Dopo aver affossato con orgoglio il ddl Zan, l’attuale maggioranza continua la sua feroce crociata contro i diritti umani e civili della comunità lgbtq+ che fa registrare un aumento di aggressioni omobilesbotransfobiche fisiche e verbali senza precedenti. La storia che giunge oggi da Asti ha dell’incredibile, ma è se non altro una boccata d’aria di giustizia e rivincita, per quanto simbolica.

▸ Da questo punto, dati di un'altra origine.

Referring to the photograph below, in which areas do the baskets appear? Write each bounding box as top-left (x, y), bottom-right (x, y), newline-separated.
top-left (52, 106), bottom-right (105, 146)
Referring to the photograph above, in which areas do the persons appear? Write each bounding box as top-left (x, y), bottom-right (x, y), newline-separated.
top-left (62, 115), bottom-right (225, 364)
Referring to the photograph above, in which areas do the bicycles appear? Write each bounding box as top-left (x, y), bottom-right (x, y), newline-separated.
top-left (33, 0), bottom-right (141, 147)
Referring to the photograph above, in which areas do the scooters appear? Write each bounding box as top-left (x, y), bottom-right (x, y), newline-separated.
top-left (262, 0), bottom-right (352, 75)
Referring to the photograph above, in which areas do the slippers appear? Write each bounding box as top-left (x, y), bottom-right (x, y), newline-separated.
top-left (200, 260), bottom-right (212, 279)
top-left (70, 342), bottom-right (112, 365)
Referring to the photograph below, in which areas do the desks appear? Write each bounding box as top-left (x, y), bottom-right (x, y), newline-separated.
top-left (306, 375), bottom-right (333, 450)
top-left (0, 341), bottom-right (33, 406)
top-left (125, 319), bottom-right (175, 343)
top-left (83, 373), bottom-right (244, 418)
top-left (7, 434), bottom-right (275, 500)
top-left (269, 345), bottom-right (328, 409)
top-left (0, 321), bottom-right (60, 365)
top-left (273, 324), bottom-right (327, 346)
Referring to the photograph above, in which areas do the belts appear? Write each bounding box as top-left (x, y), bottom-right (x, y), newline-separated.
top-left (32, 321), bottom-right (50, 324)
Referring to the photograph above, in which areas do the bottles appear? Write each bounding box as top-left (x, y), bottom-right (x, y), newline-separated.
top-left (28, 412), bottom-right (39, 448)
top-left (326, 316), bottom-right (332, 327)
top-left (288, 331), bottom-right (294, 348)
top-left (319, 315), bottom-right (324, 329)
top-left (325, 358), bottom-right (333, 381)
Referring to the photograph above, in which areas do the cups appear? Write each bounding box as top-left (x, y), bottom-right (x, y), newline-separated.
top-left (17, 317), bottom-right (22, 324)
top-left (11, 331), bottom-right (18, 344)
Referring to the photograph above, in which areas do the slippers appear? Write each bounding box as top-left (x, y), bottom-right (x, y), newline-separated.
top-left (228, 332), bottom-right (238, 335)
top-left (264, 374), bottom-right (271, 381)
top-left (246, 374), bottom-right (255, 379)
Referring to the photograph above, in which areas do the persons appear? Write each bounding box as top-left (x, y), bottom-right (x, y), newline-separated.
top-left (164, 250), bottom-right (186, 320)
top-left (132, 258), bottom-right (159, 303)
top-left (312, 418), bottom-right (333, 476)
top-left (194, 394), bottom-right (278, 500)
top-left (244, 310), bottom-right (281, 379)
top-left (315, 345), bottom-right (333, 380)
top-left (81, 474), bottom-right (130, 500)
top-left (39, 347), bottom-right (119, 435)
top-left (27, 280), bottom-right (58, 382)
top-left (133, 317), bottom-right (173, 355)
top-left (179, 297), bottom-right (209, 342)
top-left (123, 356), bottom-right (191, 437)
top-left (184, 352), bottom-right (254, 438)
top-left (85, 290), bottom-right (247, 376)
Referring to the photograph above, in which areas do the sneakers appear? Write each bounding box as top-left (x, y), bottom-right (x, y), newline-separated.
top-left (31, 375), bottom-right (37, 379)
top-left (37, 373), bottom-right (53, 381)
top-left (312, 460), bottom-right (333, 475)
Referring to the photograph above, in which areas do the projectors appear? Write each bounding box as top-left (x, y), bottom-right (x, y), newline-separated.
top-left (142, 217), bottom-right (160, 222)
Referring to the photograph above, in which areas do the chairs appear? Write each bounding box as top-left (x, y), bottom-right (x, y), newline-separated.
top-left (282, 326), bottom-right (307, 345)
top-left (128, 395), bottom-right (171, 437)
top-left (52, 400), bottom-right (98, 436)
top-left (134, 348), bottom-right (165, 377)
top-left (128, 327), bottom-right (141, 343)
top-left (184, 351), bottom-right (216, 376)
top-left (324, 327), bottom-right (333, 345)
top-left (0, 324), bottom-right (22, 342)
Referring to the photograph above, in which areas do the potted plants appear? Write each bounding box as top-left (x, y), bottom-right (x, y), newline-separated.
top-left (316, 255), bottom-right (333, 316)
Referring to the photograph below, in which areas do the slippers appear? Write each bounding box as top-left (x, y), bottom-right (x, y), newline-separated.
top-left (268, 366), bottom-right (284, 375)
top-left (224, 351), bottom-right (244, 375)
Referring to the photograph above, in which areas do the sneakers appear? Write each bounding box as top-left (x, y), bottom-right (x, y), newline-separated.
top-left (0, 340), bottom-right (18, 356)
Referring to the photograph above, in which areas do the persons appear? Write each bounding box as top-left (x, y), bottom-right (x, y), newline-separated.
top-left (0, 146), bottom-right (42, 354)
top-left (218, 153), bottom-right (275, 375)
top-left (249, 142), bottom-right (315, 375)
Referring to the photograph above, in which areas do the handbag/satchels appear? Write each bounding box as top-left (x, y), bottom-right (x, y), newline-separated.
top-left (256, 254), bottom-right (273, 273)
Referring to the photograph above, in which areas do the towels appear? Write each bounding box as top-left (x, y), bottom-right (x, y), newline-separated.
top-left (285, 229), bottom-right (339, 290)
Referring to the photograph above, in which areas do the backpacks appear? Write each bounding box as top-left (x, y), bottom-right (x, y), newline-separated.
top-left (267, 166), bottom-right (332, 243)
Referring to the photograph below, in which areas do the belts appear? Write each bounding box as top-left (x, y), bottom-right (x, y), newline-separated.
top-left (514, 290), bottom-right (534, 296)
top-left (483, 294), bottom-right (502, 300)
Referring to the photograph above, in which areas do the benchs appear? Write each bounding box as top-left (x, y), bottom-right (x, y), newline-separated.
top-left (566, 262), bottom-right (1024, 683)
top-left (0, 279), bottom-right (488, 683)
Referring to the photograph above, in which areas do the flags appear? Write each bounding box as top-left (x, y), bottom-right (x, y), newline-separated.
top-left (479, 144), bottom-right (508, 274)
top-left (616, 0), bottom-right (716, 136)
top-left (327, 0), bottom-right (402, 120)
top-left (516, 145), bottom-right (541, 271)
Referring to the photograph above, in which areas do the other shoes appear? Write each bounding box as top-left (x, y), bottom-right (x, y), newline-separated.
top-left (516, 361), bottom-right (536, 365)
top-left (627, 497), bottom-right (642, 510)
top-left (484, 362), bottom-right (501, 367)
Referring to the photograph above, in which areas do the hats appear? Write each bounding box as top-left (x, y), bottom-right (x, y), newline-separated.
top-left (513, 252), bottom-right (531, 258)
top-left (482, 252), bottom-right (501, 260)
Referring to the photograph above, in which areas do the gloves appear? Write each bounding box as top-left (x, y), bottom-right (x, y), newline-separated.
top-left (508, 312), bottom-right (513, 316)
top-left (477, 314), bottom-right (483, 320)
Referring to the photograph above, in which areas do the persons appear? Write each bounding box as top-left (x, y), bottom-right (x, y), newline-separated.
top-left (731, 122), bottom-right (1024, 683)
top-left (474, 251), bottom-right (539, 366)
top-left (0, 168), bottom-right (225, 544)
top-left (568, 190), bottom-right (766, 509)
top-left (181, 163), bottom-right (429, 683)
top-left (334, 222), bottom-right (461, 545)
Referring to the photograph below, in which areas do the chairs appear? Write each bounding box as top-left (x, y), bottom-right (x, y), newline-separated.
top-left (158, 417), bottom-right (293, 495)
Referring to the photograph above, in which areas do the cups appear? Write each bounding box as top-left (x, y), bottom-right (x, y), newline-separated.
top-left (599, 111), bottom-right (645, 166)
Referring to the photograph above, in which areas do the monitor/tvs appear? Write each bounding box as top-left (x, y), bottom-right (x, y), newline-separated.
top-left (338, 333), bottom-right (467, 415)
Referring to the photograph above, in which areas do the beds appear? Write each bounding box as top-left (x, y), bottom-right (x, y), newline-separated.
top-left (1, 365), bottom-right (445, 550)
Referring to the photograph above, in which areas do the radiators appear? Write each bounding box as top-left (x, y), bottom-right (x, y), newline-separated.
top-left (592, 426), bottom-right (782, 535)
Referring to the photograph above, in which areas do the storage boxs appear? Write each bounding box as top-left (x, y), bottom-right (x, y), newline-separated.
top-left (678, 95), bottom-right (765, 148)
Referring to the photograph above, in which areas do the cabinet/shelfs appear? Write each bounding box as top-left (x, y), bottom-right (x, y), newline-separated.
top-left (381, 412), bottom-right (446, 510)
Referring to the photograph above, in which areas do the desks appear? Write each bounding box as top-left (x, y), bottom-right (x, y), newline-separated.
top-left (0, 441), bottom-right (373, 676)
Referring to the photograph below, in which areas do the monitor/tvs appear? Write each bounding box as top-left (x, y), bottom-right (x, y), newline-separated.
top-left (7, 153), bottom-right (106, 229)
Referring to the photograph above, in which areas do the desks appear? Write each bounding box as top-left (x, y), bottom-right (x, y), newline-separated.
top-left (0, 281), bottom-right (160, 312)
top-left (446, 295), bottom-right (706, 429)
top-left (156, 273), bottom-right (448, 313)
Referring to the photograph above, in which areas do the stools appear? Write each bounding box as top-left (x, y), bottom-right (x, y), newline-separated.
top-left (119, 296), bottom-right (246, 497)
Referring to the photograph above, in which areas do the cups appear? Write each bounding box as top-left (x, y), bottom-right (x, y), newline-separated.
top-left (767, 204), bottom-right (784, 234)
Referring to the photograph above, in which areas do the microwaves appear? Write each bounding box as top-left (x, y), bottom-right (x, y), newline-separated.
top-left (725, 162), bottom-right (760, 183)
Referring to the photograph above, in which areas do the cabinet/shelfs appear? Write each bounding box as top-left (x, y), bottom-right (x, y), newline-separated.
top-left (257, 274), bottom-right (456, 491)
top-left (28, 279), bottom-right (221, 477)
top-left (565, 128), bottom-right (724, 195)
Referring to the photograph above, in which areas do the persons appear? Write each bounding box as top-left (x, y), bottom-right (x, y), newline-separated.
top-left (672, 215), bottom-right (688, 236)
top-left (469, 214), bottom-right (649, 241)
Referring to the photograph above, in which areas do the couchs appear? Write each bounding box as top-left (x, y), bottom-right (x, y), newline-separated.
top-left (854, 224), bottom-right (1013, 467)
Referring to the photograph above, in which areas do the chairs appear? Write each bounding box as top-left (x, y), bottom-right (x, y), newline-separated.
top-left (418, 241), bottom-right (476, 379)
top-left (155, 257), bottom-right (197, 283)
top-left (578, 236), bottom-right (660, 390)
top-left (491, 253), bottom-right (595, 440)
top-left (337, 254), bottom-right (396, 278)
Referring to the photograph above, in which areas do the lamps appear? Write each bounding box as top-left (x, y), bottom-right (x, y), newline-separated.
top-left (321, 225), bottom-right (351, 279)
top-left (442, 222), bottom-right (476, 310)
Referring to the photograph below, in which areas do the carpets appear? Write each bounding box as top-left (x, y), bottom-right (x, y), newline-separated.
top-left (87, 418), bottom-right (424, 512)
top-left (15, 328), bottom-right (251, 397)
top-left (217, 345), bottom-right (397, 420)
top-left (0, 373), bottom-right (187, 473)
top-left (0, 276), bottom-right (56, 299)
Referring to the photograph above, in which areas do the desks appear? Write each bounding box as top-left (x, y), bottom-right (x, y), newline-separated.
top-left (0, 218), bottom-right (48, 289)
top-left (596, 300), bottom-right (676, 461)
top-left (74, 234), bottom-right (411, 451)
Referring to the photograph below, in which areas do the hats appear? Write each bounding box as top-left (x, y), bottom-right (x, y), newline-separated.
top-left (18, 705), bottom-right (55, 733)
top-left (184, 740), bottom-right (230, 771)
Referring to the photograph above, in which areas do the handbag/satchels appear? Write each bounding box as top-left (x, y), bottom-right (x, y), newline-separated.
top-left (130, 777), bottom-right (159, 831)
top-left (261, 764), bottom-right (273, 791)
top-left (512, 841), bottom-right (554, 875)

Fabrizio Obbialero è stato vittima per anni di ossessive violenze e persecuzioni omofobe da parte del padre, restio ad accettare la sua sessualità. Dopo essere arrivato a creare profili social fittizi per denigrarlo e minacciarlo, l’uomo oggi 75enne, aveva persino ingaggiato un “picchiatore professionista” per pestare il figlio e spezzargli le dita, nel tentativo di distruggere la sua carriera di chirurgo. Il piano, fortunatamente sventato dal pentimento dell’energumeno romeno assoldato, si concluse con una condanna penale a 2 anni nel 2020 per lesioni aggravate e stalking, ma il genitore criminale, imbevuto di ignobile fanatismo ideologico, sicuramente fomentato dall’attuale clima politico, è tornato alla carica recidivo con insulti diffamatori, atti di vandalismo e messaggi minatori che hanno portato a una sentenza storica. Il tribunale civile della provincia piemontese ha riconosciuto per la prima volta in Italia “un danno biologico permanente all’integrità psichica (valutabile nella misura del 9%) causato da omofobia”. Il giudice Marco Bottallo ha infatti riscontrato un “contesto reiterato di offese e aggressioni” tale da creare nella vittima “un disturbo dell’adattamento con sintomi ansiosi e depressivi”. Il risarcimento di 1 euro, seppur ridicolo e simbolico, segna un precedente importante nella giurisprudenza italiana che finalmente ha riconosciuto la rilevanza della matrice omofobica nella violenza privata.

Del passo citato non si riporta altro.